Published March 08, 2018

For this midterm project, I wanted to capture how memory can shift over time. As specific details fade, essential emotional and sensory elements are heightened and reinforced through our repeated experience of that memory. In short, we are not objective observers to our own life, but distort the past through the lenses of our present understanding and all of our past understandings. Can we remember something without distorting it? Can we trust that any of the memories we hold closest (that we remember often) will remain the same over time? These are the questions I was interested in exploring for this midterm project, and I chose to focus on one of my memories from Summer, 2012.

I took the train from Mostar in Bosnia and Herzegovina to visit Sarajevo during their film festival. The specifics of that ride are quite clear – my confusion buying tickets in Mostar, the open windows from the aisle running down one side of the train car, and the series of incredible valleys we passed, punctuated by tunnels directly through mountains – but as I remember it, I often picture the trip from a bird’s eye view. I can recall the interior of the train, but my memory as a whole has shifted to this imagined 3rd person overview of the experience.

My idea for converting this process of shifting memory into a three-part virtual reality experience was to present the literal experience first, and shift it in two steps toward my altered, disembodied memory. Below are some screenshots from my Unity project.

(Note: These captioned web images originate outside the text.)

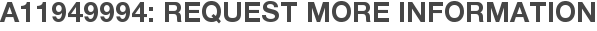 A11949994: Request More Information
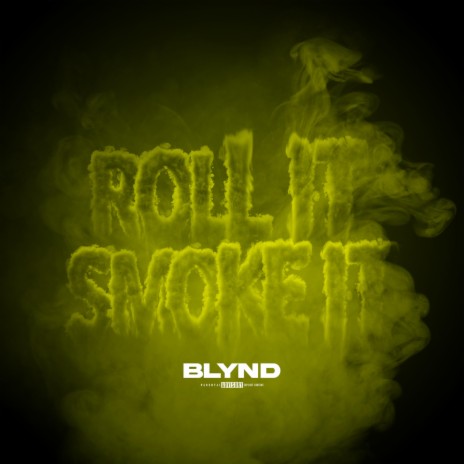 Roll It Smoke It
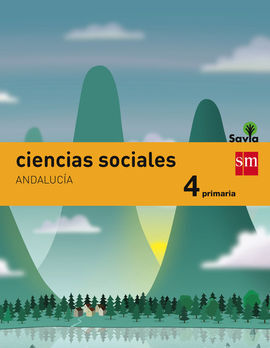 CIENCIAS SOCIALES - 4º ED. PRIM. (SAVIA) (ANDALUCÍA)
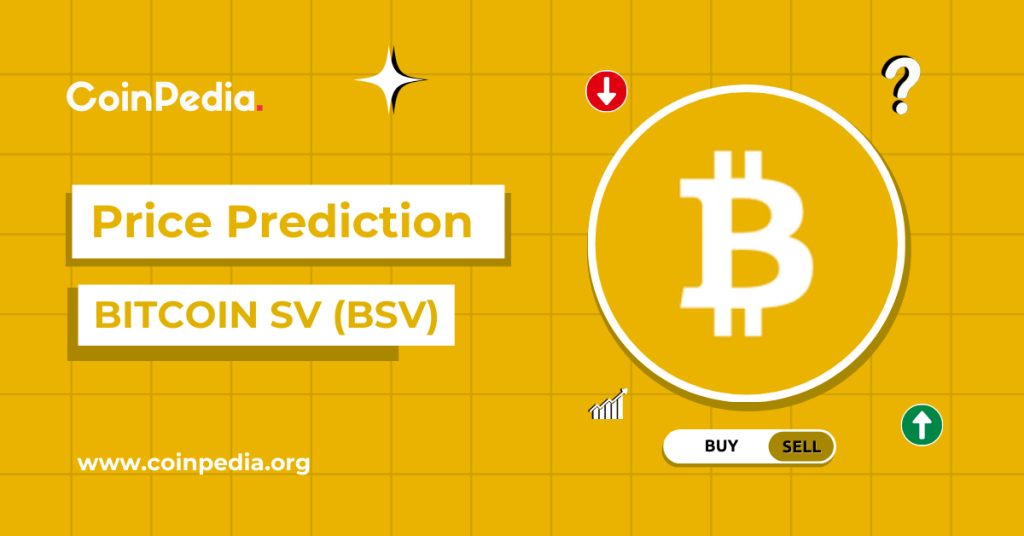 Bitcoin SV Price Prediction 2025, 2026-2030: Will BSV Price Hit $100?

Act I included train and wind noise to ground this part in reality.

Act II added a guitar at a distance and changed the camera 'bloom' script to add an etherial, otherworldly feel.

Act III placed the user up on a hilltop to approach a bird's eye view.

Act III at night.

Notes from user testing in class:

  • could further consider how camera placement affects feelings of embodiment within the experience.
  • users appreciated seeing the train in all three parts of the experience.
  • users had little sense of being the same person in each part.

Next steps:

I would like to go further with both the realism in the first act, and the abstraction in the latter ones. All three acts currently feel very much a part of the same world, albeit from slightly altered perspectives. Having already set up a specific, grounded reality in the first act, I believe the second and third acts could progressively strip away many of those aspects of reality that aren’t considered in memory. In both dreams and memory, our expectations and wealth of experience allow us to fill in missing details. In remembering a Summer day, for instance, we may fill in the details of the blue sky and white clouds from our previous experience, without regard for the lost details of the sky on that particular day.

In creating an intentional analog of this process in virtual reality, I believe removing details entirely would allow the user to fill in gaps from the previous acts. I could imagine a version of this experience which, over the course of several acts, removes almost all detail from the scene until only a train remains, or the sound of a river at a distance, or the feeling of wind on your face (though not within the affordances of the VR headset…) In such a version, those elements which remain the same would take on a greater importance, as touchstones of familiarity to the user. Perhaps the one element to survive the progressive culling of details would be the rhythm of the train, with each act starting and ending with a train leaving and entering tunnels.